I personally think it could have been logicPro, or could have been a plugin or could have been OS or audio driver related also ( happen to be using built in audio on MacPro in this case).... All Apple's fault either way! But it was definitely happening with some version of LPX a while back and I haven't had it happen in quite a while, so maybe its fixed now...
 
Logic needs to fix this before it does some serious damage to someone.
Had it happen a few months ago. It blew the speakers in my MBP. Apple development is seriously fucking up lately.

Also Pretty sure a limiter wouldn't help. At least what I experienced wasn't happening inside Logic's mixer, it was some kind of driver or core audio failure.
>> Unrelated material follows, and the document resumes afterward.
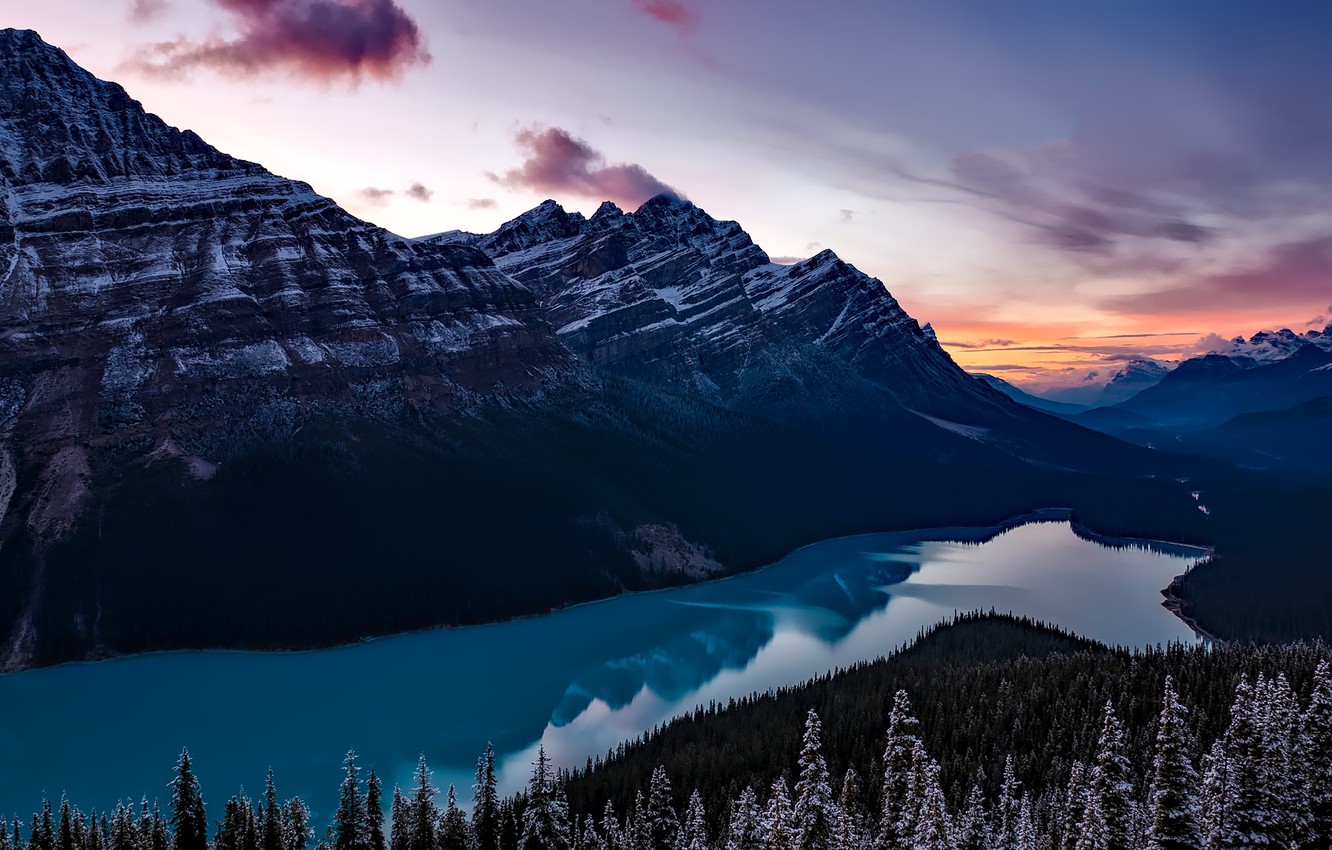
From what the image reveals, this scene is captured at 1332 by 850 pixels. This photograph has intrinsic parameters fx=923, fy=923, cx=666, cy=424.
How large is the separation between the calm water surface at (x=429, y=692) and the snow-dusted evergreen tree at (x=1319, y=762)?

I'd seriously suggest anyone experiencing this in Logic report it as a bug via the Logic feedback page. IMO issues like this go unaddressed unless multiple people report the same issue...
 
I just filed this as a bug. Really hope others do as well. Linked to this thread..

Also I'm pretty sure they've added a few feedback categories. I don't recall seeing Audio Quality, Quality of service, and Connectivity/Interoperability before. (I could just be clueless :P)

Screen Shot 2020-07-21 at 8.07.03 PM.png
 
When the noise blast happened, did it show up on Logic's meters?

I can't tell because at that moment I was sitting back on a couch to taking notes while a work in progress was playing.

It certainly could have been a driver crap-out or something else but my gut instinct tells me that it was most likely coming from within the project.

I have the Ice9 plugin installed - but of course, if it is not Logic related, a plugin won't help and there is a bit of me that remains freaked out.

I'll do what @jcrosby did and will file a bug report.
If Logic is actually what causes it and it damages people's ears (speakers can be replaced) I would see legal issues coming up. Health is not something to be messed around with.
 
I've been using MOTU interfaces the whole time - first the PCI based 2408 systems...
I had the noise burst happen using a MOTU 2408 MK III when I was first trying the Embertone Joshua Bell (which I love). However, the noise burst was so bad that it left me paranoid everytime I try Joshua Bell again sadly. Now I use Iced9 and try to keep the volume down most of the time. There really should be protection built into the DAW and the audio interfaces so this never happens. Fortunately I don't have ATCS150S to worry about blowing out.:sneaky: (but I did actually shoot a tweeter across the room once).